Este periodista conservador norteamericano ya afirmaba a principios del siglo XX algo que muchas veces olvidamos: el ideal del autogobierno del ciudadano corriente, por falso, genera elevadas dosis de insatisfacción con la democracia representativa. La crisis de las democracias en el período de entreguerras quizá se relacione con esta circunstancia. La democracia logró sobrevivir de puro milagro, millones de muertos después.
En resumidas cuentas: nos gobiernan nuestros representantes y nosotros sólo los elegimos, reelegimos o deponemos. Pero no controlamos de manera directa su actividad diaria.
La parte aristocrática de nuestra democracia (de al menos un 50% o, me temo, un porcentaje mucho mayor) lo forman el gobierno de los elegidos en unos comicios. Las elecciones constituyen no tanto ya la “fiesta de la democracia” sino, bien al contrario, el principio fundador de la clase política. La “casta” de gobernantes, en lenguaje 'podemita'.
Pero estos políticos profesionales deben contar con nuestro beneplácito. Faltaría más. Si ello no sucediese, si los gobiernos no se basasen en los votos de los ciudadanos, como destacaba el politólogo norteamericano Robert Dahl, no podríamos hablar de democracia (o poliarquía como él la denominaba). Ni tan siquiera del mínimo de los mínimos: este sistema de gobierno mixto que estamos discutiendo.

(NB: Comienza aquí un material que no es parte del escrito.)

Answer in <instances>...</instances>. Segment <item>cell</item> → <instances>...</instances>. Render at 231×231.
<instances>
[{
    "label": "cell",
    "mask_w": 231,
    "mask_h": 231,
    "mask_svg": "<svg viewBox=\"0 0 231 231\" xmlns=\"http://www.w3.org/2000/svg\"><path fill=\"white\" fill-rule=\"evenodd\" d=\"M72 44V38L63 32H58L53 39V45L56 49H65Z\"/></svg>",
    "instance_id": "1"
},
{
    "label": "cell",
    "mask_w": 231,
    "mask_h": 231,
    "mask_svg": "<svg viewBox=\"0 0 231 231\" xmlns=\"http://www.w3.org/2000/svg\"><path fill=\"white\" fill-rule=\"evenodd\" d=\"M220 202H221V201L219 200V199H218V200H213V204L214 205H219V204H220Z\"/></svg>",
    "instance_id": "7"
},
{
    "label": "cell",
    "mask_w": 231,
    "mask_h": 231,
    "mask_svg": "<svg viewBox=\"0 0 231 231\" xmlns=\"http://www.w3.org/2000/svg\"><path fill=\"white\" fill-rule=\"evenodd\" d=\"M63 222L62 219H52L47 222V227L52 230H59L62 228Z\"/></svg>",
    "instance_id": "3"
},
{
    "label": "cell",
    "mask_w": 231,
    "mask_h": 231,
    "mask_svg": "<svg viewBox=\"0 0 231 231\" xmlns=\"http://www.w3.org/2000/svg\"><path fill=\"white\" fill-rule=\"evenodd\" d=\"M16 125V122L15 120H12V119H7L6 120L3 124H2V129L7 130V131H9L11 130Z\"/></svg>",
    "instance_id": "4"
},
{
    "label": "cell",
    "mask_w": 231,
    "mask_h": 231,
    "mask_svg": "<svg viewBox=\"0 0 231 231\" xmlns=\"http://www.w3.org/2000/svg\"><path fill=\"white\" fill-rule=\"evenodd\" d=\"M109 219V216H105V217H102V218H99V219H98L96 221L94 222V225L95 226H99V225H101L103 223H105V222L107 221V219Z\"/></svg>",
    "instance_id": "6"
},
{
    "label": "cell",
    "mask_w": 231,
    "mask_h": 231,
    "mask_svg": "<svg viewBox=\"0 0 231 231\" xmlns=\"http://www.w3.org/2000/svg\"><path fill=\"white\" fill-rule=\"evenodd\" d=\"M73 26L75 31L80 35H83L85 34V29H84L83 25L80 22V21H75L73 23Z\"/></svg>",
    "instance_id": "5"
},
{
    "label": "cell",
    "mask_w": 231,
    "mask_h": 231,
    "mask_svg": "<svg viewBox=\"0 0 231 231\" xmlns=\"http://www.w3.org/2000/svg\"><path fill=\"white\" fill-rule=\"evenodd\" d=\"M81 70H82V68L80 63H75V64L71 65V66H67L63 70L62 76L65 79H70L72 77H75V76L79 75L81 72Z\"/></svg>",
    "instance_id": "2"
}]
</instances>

La democracia representativa es, por lo tanto, un sistema de elites regido por el principio de distinción, pero también por el de consentimiento, que es lo que, precisamente, se expresa en unas elecciones. Nos gobiernan otros con nuestro beneplácito y votos.
El problema es que, desde siempre, este sistema de gobierno mixto choca abiertamente con los anhelos de buena parte de la ciudadanía. Esta circunstancia, tal vez, se haya acentuado desde esos gritos de “que no, que no nos representan” que hace no mucho resonaban en las calles y plazas del país.
Y de ahí, también, la eclosión de la política populista (dígase en términos neutros) que pretende recuperar –con mayor o menor fortuna– una comunicación más directa entre representante y representado mediante la revalorización del valor político del concepto de “pueblo”.
Conviene tener en cuenta que la España de nuestros días no es la España de finales de la década de 1970. A España no la conoce “ni la madre que la parió” como dijo en su día Alfonso Guerra. Es cierto, el 15-M, primero, y la ruptura del sistema de partidos de 2015, después, lo evidencian de manera muy clara.
Para amplios sectores sociales la vieja política “PPSOE” simboliza, justamente, lo que estamos contando aquí: la ortodoxia del principio de representación y elitismo político. Muchos han dicho y siguen diciendo “basta ya”.
Parece, en fin, estar produciéndose una peligrosa desconexión entre la vieja mentalidad “patricia” de la clase política tradicional y las nuevas formas de comunicación on line que la gente joven ha mamado incluso antes que la tetilla del biberón.
Se demanda, en fin, un nuevo tipo de política basada en una comunicación más de ida y vuelta. La interactividad de las redes –como explican los trabajos de Manuel Castells– busca su traslación a las redes de poder. Pero se resisten. Ahí está el problema.
¿Significa esto que la democracia representativa está en crisis? ¿Podemos entender el legado del 15-M y movimientos similares como una respuesta a estas insatisfacciones? ¿La política populista más progresista –en sentido neutro, insisto– está en condiciones de aportar soluciones? ¿Necesitamos ciertas dosis de populismo o es peor la medicina que la enfermedad? Lamento terminar el artículo así, pero es que estamos en el debate.